Macron, philosophe ? Pendant la campagne présidentielle de 2017, les médias (ici ou ) se sont penchés sur les soubassements philosophiques du politique. Le climat quelque peu hystérique de la campagne passé, revenons sur les penseurs cités ou étudiés par Emmanuel Macron depuis son arrivée au pouvoir afin d’essayer de comprendre quelle(s) pensée(s) ont pu directement influer sur lui.

Hegel, sur les bancs de la fac de Nanterre

La formation philosophique d’Emmanuel Macron est indéniable. Après avoir effectué sa classe préparatoire à Henri IV au sein de la très exigeante Khâgne B/L, lors de laquelle il fait ses premières armes aux humanités en général et à la philosophie en particulier, il entre à Sciences Po Paris (après un échec au concours de l’Ecole Normale Supérieure de la Rue d’ULM).

Il développera sa culture philosophique via un Diplôme d’Etudes Appliquées (DEA) à la fac de Nanterre. Il fera ainsi son mémoire sur la notion d’intérêt général chez Hegel dans la Philosophie du Droit (dont on recommande en général la lecture à partir de 5 ans de pratique de la philosophie…)

● ● ● ●

Consignes de travail:
a) Indiquez si chacune des affirmations suivantes concorde avec l'extrait sur la formation d'Emmanuel Macron, en répondant par oui ou par non et en citant textuellement les mots qui tranchent. (i) Emmanuel Macron a réussi le concours de l'École normale supérieure. (ii) Son mémoire de DEA portait sur la notion d'intérêt général chez Hegel. (iii) Sa classe préparatoire s'est déroulée en Khâgne B/L.
b) Prolongez l'extrait sur la formation philosophique d'Emmanuel Macron en reprenant après sa dernière phrase.

Relevé des données:
● ● ● ●

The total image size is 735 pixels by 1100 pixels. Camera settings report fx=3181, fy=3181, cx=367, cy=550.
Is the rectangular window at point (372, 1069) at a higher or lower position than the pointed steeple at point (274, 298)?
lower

● ● ● ●

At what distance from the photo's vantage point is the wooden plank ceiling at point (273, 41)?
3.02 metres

● ● ● ●

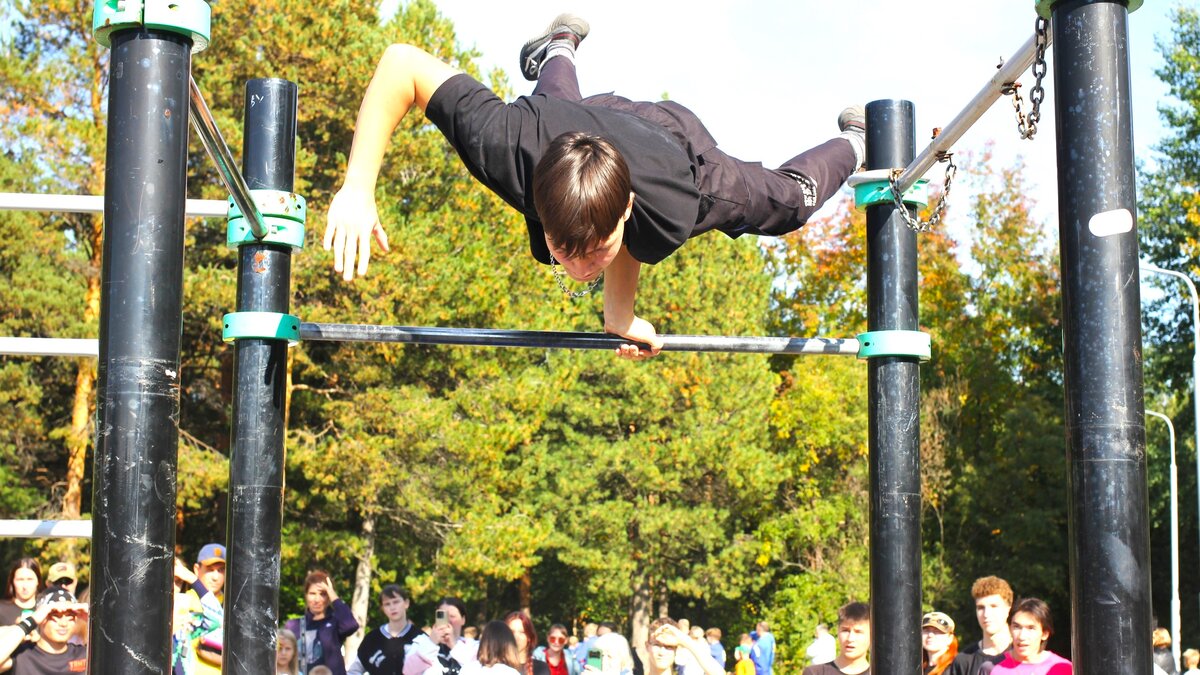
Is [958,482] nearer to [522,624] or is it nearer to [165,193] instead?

● ● ● ●

Réponses attendues:
a)
(i) Non : « après un échec au concours de l’Ecole Normale Supérieure de la Rue d’ULM ».
(ii) Oui : « Il fera ainsi son mémoire sur la notion d’intérêt général chez Hegel dans la Philosophie du Droit ».
(iii) Oui : « Après avoir effectué sa classe préparatoire à Henri IV au sein de la très exigeante Khâgne B/L ».

b)
C’est en effet au penseur de la dialectique que l’on doit la formulation la plus cohérente du concept d’intérêt général. Comment intégrer et unir tous les éléments d’une société constitue le point de départ de la réflexion hégélienne. Et même si aujourd’hui la notion semble aller de soi, au XIXème siècle, la nouveauté est évidente : Hegel part de l’opposition entre la société civile, formée des individus poursuivant des fins particulières et égoïstes, et de l’État politique, incarnation de l’intérêt général. Mais cette opposition, il la dépasse et la transcende : l’État réalise en effet la synthèse, de la volonté générale et des volontés particulières : expression suprême de l’Idée, de la Raison, l’institution se situe au-dessus de la société civile et est seule capable d’assurer la liaison de l’universel et de l’individuel. En tant que représentants de la nation, les élus sont censés exprimer la volonté générale et contribuer, par la délibération (au passage, le penseur Jürgen Habermas, théoricien de la discussion, a apporté son soutien à Macron pendant la campagne), à faire émerger l’intérêt général : c’est dans l’enceinte parlementaire que les choix collectifs sont mis en débat et les compromis négociés ; l’intérêt général fait l’objet d’une construction progressive, au fil des processus délibératifs. De même, parce qu’elle fait partie de la sphère publique, parce qu’elle se trouve du côté de l’État, l’administration ne saurait être comparée à aucune autre entité sociale : la finalité qu’elle poursuit n’est pas l’intérêt particulier de ses agents, mais l’intérêt général de la société ; par essence neutre et impartiale, elle est censée échapper aux clivages qui traversent le corps social et être au service de tous. L’appartenance à la sphère publique est ainsi la caution d’un total désintéressement : au service de l’intérêt général, les « gens du public » sont censés ne plus s’exprimer en tant qu’individus, dominés par des intérêts personnels et égoïstes ; ils s’effacent entièrement derrière les contraintes de leur fonction.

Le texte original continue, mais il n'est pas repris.